As part of the induction ceremony, Ledecky received a “Governor's Citation” from Maryland Governor Lawrence J. Hogan, Jr. and presented by Maryland First Lady Yumi Hogan, which reads in part: "In recognition of your induction into the Maryland Women's Hall of Fame...with best wishes and sincere congratulations as you are honored for your unique and lasting contributions to our state; and as the people of Maryland join together in expressing our deep appreciation, great respect, and admiration for your inspiring leadership and educated service for the benefit of all women.”
Ledecky is a five-time Olympic gold medalist who has broken 13 World records and 30 American records in her swimming career, which includes 19 international gold medals for Team USA. She was the most decorated female athlete at the 2016 Rio Olympics, winning four gold and one silver medal as she became the first woman since Debbie Meyer (1968) to sweep the 200, 400 and 800-meter freestyle races.
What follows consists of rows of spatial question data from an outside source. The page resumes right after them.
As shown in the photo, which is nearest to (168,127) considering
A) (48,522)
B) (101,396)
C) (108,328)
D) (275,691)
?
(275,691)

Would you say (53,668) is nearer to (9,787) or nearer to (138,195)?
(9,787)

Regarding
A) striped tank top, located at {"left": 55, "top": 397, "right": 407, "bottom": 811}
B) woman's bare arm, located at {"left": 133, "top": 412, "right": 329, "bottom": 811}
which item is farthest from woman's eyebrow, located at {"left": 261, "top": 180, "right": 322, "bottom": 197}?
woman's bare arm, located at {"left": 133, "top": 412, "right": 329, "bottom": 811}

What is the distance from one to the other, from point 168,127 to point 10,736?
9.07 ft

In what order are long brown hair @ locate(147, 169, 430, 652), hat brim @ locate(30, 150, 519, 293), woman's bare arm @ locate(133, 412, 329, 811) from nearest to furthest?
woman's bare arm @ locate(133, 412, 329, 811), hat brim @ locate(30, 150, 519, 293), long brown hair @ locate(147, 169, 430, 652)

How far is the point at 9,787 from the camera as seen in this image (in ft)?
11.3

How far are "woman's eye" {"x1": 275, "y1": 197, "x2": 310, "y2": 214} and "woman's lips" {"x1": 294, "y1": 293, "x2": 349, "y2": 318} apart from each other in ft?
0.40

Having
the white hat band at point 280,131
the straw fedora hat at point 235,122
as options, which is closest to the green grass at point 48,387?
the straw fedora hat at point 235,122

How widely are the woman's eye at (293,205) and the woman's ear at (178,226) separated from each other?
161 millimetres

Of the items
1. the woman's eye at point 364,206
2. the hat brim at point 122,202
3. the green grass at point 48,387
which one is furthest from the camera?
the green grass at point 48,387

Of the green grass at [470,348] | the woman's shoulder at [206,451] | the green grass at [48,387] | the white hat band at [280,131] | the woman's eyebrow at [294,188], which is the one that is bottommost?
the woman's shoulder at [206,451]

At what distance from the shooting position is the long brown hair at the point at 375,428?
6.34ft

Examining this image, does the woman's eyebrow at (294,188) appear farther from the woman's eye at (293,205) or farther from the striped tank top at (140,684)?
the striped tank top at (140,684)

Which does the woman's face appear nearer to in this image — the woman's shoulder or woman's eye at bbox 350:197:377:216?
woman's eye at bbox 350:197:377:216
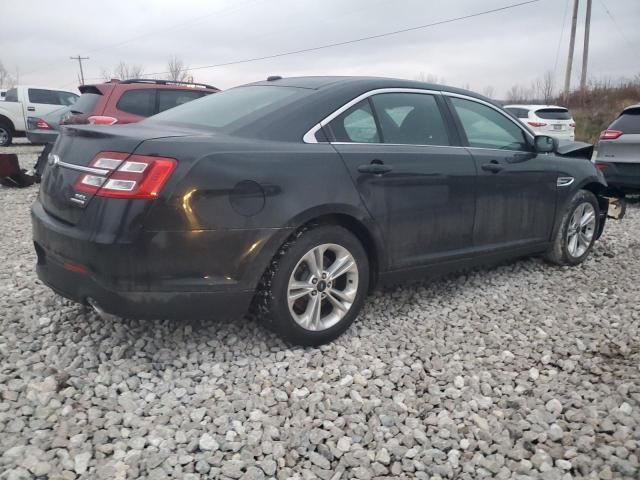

The two-time USOC Athlete of the Year and four-time USA Swimming Athlete of the Year completed a similar sweep for Stanford this week at the NCAA Championships, becoming the first woman since University of Florida's Tami Bruce in 1988 to win the 200, 500, and 1650-yard freestyle events at a single NCAA Division I Championship meet, and becoming the first Stanford swimmer since Olympic Gold medalist Misty Hyman in 1998 to win any three NCAA individual events at the same NCAA Championship meet.
Overall, Ledecky had one of the finest seasons ever posted by an NCAA swimmer, breaking nine American records and 12 NCAA records across four different individual events and relays, including new American records in three events at the NCAA Championships, along with four NCAA and NCAA Championship meet records, and the most event victories (5) by any swimmer in the 2017 NCAA Championship meet.